| From 9638556a276125553549fdfe349c464481ec2f39 Mon Sep 17 00:00:00 2001 |
| From: Ilya Dryomov <ilya.dryomov@inktank.com> |
| Date: Tue, 10 Jun 2014 13:53:29 +0400 |
| Subject: rbd: handle parent_overlap on writes correctly |
| |
| From: Ilya Dryomov <ilya.dryomov@inktank.com> |
| |
| commit 9638556a276125553549fdfe349c464481ec2f39 upstream. |
| |
| The following check in rbd_img_obj_request_submit() |
| |
| rbd_dev->parent_overlap <= obj_request->img_offset |
| |
| allows the fall through to the non-layered write case even if both |
| parent_overlap and obj_request->img_offset belong to the same RADOS |
| object. This leads to data corruption, because the area to the left of |
| parent_overlap ends up unconditionally zero-filled instead of being |
| populated with parent data.
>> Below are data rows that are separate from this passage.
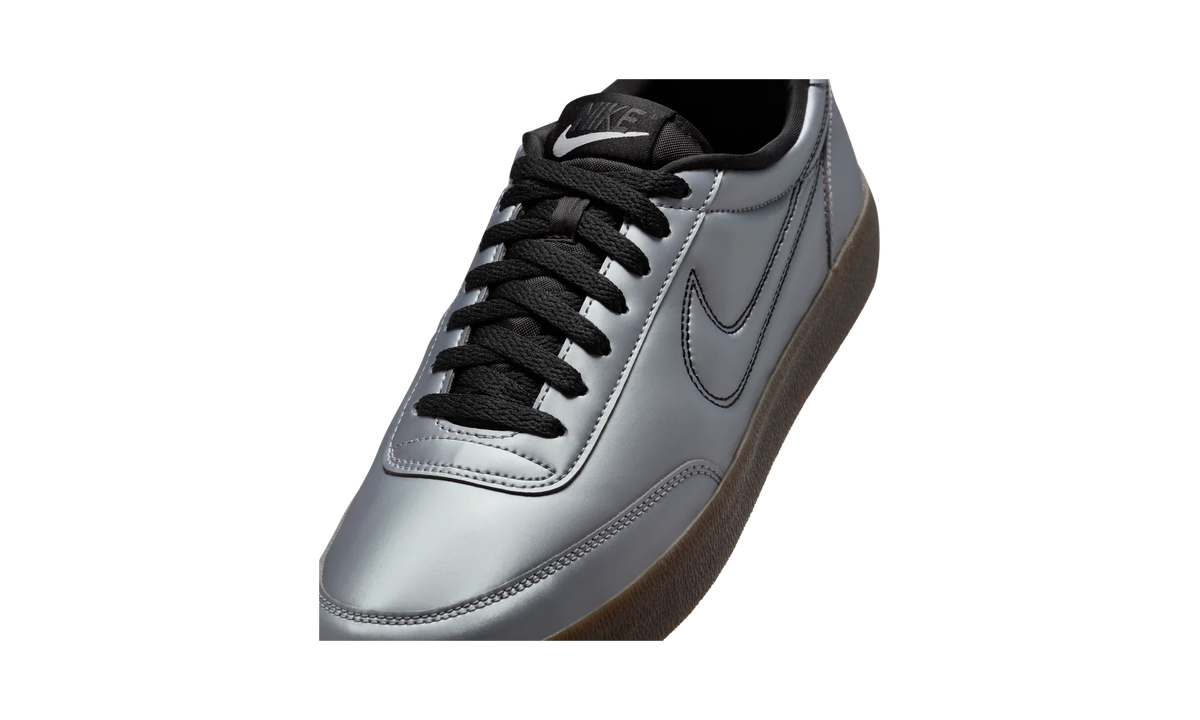 Overkicks - Nike Killshot 2 LTR PRM Tiempo Pack Metallic Cool Grey (IM4842-099) - detalle
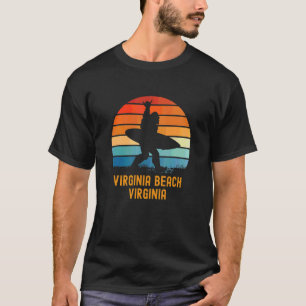 Camiseta Virginia Beach Virginia Sasquatch Souvenir
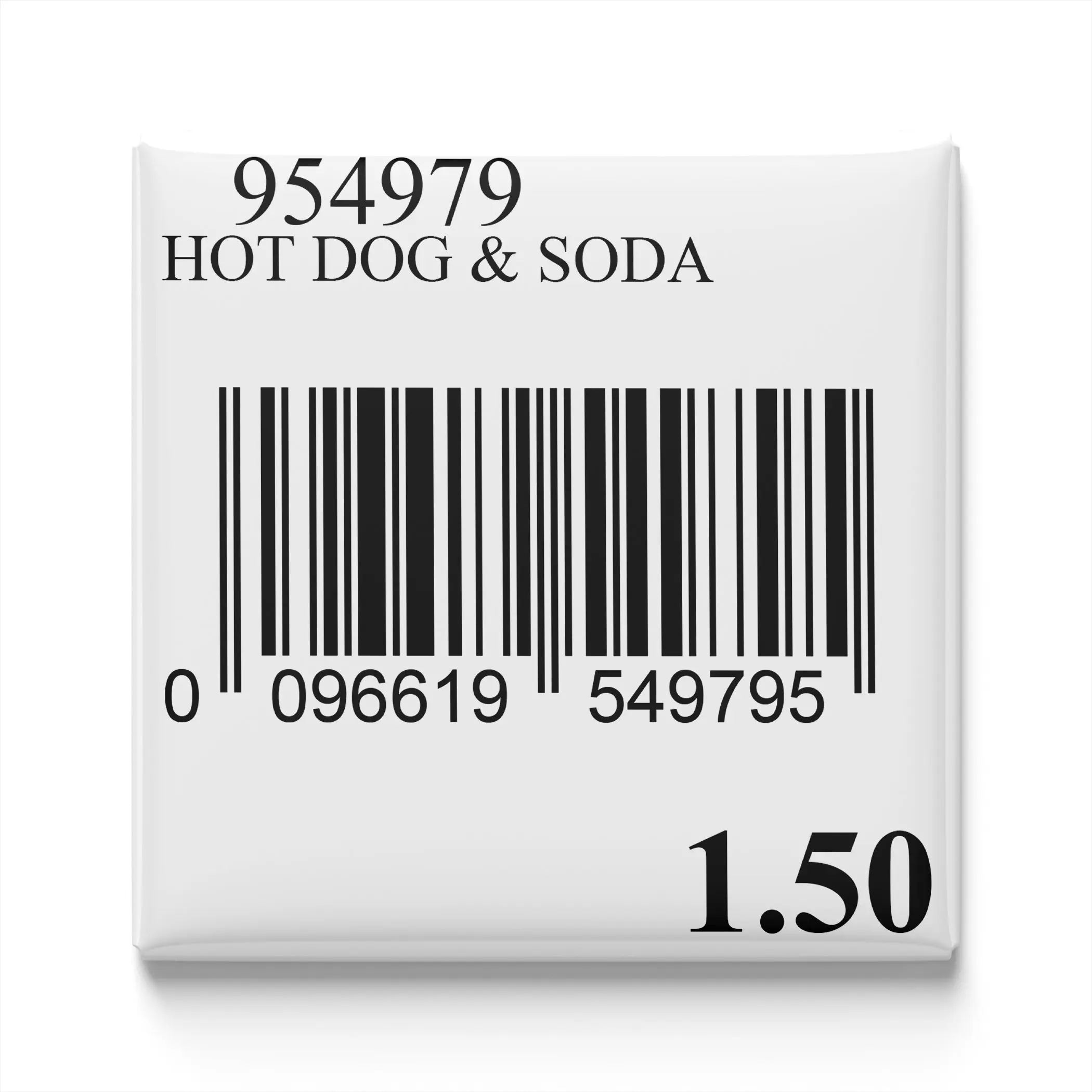 Costco Hot Dog & Soda Magnet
Suppose we want to write 1M to offset 6M |
| of image bar, which is a clone of foo@snap; object_size is 4M, |
| parent_overlap is 5M: |
| |
| rbd_data.<id>.0000000000000001 |
| ---------------------|----------------------|------------ |
| | should be copyup'ed | should be zeroed out | write ... |
| ---------------------|----------------------|------------ |
| 4M 5M 6M |
| parent_overlap obj_request->img_offset |
| |
| 4..5M should be copyup'ed from foo, yet it is zero-filled, just like |
| 5..6M is. |
| |
| Given that the only striping mode kernel client currently supports is |
| chunking (i.e. stripe_unit == object_size, stripe_count == 1), round |
| parent_overlap up to the next object boundary for the purposes of the |
| overlap check. |
| |
| Signed-off-by: Ilya Dryomov <ilya.dryomov@inktank.com> |
| Reviewed-by: Josh Durgin <josh.durgin@inktank.com> |
| Signed-off-by: Greg Kroah-Hartman <gregkh@linuxfoundation.org> |
| |
| --- |
| drivers/block/rbd.c | 10 +++++++++- |
| 1 file changed, 9 insertions(+), 1 deletion(-) |
| |
| --- a/drivers/block/rbd.c |
| +++ b/drivers/block/rbd.c |
| @@ -1366,6 +1366,14 @@ static bool obj_request_exists_test(stru |
| return test_bit(OBJ_REQ_EXISTS, &obj_request->flags) != 0; |
| } |
| |
| +static bool obj_request_overlaps_parent(struct rbd_obj_request *obj_request) |
| +{ |
| + struct rbd_device *rbd_dev = obj_request->img_request->rbd_dev; |
| + |
| + return obj_request->img_offset < |
| + round_up(rbd_dev->parent_overlap, rbd_obj_bytes(&rbd_dev->header)); |
| +} |
| + |
| static void rbd_obj_request_get(struct rbd_obj_request *obj_request) |
| { |
| dout("%s: obj %p (was %d)\n", __func__, obj_request, |
| @@ -2656,7 +2664,7 @@ static int rbd_img_obj_request_submit(st |
| */ |
| if (!img_request_write_test(img_request) || |
| !img_request_layered_test(img_request) || |
| - rbd_dev->parent_overlap <= obj_request->img_offset || |
| + !obj_request_overlaps_parent(obj_request) || |
| ((known = obj_request_known_test(obj_request)) && |
| obj_request_exists_test(obj_request))) { |
| |